A number of data relating to the financial transactions of non-financial enterprises are compiled by INSEE from tax balance sheets. They mainly concern commercial loans and current accounts.

As regards stock market transactions, the Banque de France keeps a file of bond issues on the domestic market and on the euro market. This file along with foreign market data listed by the balance of payments allow the compilation of statistics on net issues and outstanding by debtor sector. In conjunction with Euronext France, the Banque de France also compiles statistics on share issues by analysing official journals.

Valuation methods

The price concept used by ESA 2010 to elaborate flows and outstanding is that of the "market price". Financial transactions are thus recorded at transaction value:

  • When the transaction involves means of payment in the national currency, the transaction value is equal to the amount of the payment means exchanged,
  • When the transaction involves means of payment in other currencies, the transaction value is equal to the amount of the payment means exchanged, converted into the national currency via the exchange rate in force on the market at the date of payment.

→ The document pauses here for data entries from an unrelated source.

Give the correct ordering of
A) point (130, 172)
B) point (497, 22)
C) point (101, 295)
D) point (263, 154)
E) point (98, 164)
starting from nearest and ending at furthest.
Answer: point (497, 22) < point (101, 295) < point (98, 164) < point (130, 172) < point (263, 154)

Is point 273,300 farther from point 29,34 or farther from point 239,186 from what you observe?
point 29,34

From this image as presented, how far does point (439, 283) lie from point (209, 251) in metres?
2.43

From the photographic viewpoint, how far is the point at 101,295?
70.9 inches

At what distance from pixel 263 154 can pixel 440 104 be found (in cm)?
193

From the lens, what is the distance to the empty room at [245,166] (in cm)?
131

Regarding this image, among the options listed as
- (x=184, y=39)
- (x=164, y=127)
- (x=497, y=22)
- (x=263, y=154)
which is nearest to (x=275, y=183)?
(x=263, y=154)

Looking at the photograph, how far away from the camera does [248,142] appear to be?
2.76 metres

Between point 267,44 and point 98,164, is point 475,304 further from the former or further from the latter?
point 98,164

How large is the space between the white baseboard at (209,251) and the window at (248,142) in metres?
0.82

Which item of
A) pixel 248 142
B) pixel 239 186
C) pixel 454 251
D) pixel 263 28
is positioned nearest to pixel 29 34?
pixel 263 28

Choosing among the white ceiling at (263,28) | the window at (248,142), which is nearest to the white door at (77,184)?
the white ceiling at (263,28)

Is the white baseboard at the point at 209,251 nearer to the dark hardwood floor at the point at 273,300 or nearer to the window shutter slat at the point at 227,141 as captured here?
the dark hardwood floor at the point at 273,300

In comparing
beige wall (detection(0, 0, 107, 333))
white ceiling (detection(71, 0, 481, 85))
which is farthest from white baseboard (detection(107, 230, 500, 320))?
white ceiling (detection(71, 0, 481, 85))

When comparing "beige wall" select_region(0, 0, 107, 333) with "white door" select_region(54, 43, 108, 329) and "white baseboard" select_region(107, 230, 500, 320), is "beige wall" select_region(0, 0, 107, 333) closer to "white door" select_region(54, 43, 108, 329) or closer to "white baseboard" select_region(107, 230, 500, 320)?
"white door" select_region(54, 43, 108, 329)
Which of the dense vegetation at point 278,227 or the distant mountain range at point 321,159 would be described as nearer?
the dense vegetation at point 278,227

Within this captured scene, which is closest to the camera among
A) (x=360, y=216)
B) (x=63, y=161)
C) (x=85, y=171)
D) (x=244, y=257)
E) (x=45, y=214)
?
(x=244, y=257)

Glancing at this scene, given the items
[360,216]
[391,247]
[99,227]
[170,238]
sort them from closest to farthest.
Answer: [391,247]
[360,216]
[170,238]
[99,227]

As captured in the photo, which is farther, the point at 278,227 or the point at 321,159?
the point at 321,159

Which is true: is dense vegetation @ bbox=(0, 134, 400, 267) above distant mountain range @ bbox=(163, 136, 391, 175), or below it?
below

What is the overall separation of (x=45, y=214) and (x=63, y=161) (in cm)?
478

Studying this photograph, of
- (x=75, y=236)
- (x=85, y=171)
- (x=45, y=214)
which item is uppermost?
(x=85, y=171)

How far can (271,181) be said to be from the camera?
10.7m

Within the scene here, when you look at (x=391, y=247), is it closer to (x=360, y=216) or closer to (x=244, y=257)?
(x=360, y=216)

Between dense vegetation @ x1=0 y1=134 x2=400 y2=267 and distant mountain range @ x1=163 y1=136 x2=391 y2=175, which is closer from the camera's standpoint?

Outstanding financial assets and liabilities have to be valued in current prices and counted for an identical value, whether they are recorded as assets or as liabilities.

The choice of valuation method strongly influences the quality of the financial accounts, not only in outstanding but also in flows.

As regards outstanding securities, the general principle used is to record outstanding securities and bonds, both assets and liabilities, at their market value. However, negotiable debt securities, the term of which may extend to seven years, are recorded for their nominal value.

The valuation of quoted securities, either bonds or shares, in the liabilities of the various sectors does not generally pose too many problems. A difficulty arises in estimating the value of unquoted shares. The solution recommended by ESA 2010 consists in applying to the amount of equity (capital plus reserves) of unlisted companies the "market capitalisation to equity" ratio of listed companies, subject to application of an illiquidity discount set at a flat rate of 25%. This calculation is made for around ten economic sectors.